The concept behind this project is to provide the historical LKFT data in a way that could be used to answer questions about the data, possibly using machine learning. All of LKFT's data is available via qa-report's API, but it is costly to retrieve all of the data over the API. In this repository, get_data.py retrieves the useful data from the API, and stores it in accessible json files in haystack/.

Note that the implementation is a tad sloppy (this is a first attempt): When using get_data.py, some urls will be retrieved from qa-reports but most should be retrieved from the haystack/ cache. The implementation isn't very robust, but it is hopefully straight forward (optimized for simplicity). A more sophisticated approach would be to use a database dump directly, or use the API more directly along with a more correct caching implementation.

Problem

The Linaro team behind LKFT spends a lot of time sifting through noisy test data trying to determine when regressions actually happen. However, because tests are run on real, embedded hardware, in real labs run by actual humans, the data is never good enough to rely on without heavy curation.

The goal of this project is to provide meaningful signal from the data in order to be able to provide more automated reporting, find information that mere humans are not able to deduce, and make the data more accessible more people.

Three initial problems have been identified.

Bad Tests

A bad test is one whose results cannot be trusted. Such tests, which may fail intermittently, cause noise in the data that may detract from actual test regressions.

Note that sometimes an intermittently failing test could be an actual regression, or a hardware problem on a particular board.

Bad Hardware

What if there are 10 identical boards deployed, and a particular test fails on a particular board. What if it only fails 50% of the time on that board? This could indicate a hardware problem, which is very difficult for humans to detect.

Regressions

A regression is a test begins failing due to an actual problem in the linux kernel. Often these can be seen first in next, followed by mainline, and then often backported to a stable tree. While many regressions have been discovered, reported, and fixed - the data most certainly contains additional regressions that nobody has noticed.

Examples

Intermittent Issues

The needle_intermittent_issues.json file is a json representation of actual intermittent known issues identified and maintained by the LKFT team. These should all be considered actual intermittent issues, but there are other intermittent issues that are not listed in the file. Often a test has to be quite noisy before a human bothers to add it as a known intermittent issue.

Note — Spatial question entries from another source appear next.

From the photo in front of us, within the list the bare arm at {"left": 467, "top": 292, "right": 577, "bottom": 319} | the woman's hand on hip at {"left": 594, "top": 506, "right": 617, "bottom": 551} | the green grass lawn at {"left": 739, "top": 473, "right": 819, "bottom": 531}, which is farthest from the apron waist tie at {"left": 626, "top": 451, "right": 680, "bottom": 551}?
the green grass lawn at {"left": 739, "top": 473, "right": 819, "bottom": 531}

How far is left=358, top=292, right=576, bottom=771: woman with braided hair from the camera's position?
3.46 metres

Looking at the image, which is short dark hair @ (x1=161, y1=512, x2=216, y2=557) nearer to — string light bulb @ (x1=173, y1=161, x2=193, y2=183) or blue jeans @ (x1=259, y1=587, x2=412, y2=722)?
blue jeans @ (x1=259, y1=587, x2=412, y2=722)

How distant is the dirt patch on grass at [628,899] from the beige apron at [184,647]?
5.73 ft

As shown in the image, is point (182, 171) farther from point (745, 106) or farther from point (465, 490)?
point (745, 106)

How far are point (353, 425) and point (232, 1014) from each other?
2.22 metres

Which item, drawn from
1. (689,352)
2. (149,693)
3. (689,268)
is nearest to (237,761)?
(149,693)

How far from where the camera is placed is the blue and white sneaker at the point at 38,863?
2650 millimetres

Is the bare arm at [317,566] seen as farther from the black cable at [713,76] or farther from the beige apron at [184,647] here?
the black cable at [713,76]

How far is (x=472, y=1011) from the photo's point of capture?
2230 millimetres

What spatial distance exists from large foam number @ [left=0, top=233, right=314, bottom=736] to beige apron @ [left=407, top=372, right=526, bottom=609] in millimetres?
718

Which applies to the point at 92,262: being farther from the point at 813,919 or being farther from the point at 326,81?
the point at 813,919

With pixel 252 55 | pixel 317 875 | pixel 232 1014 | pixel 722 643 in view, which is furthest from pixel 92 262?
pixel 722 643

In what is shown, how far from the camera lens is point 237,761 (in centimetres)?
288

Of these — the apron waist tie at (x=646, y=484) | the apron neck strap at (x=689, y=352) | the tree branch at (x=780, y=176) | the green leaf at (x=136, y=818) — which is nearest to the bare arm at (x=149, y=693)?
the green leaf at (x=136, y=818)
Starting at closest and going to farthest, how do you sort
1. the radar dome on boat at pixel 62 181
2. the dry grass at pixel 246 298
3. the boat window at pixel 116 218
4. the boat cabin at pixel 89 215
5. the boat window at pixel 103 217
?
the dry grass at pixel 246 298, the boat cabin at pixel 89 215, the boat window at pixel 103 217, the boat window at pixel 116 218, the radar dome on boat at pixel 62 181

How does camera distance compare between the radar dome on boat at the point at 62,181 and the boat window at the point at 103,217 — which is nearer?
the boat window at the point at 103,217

This needle file is generated using parse_known_issues.py, which retrieves the lists of known intermittent issues from qa-reports-known-issues. It could also retrieve them from the qa-reports API, but this author did not think of that at the time.

Finally, find_intermittent_issues.py is a very naive example of traversing through the haystack to try to discover intermittent failures using hard coded thresholds. For example, it looks at the 10 most recent builds and if any test has changed state (from good to bad or bad to good) more than 2 times in a given environment, it will be printed as an intermittent issue.

Ideas

This could be called 'TODO', except that not all of these things should probably be done. They're just ideas.

  • Implement a better qa-reports client class that can properly model projects, builds, and test data.
  • Re-structure the haystack/ so that there is a logical hierarchy of project/build/testruns/. This would break with the layout in the qa-reports API, but make more sense for a filesystem.
  • Retrieve unstructured log files. Currently the only files in haystack/ are json structured data, but raw logs are also available in qa-reports.
  • Implement support in SQUAD to be able to get the data out more efficiently. Perhaps exporting build or project tarballs.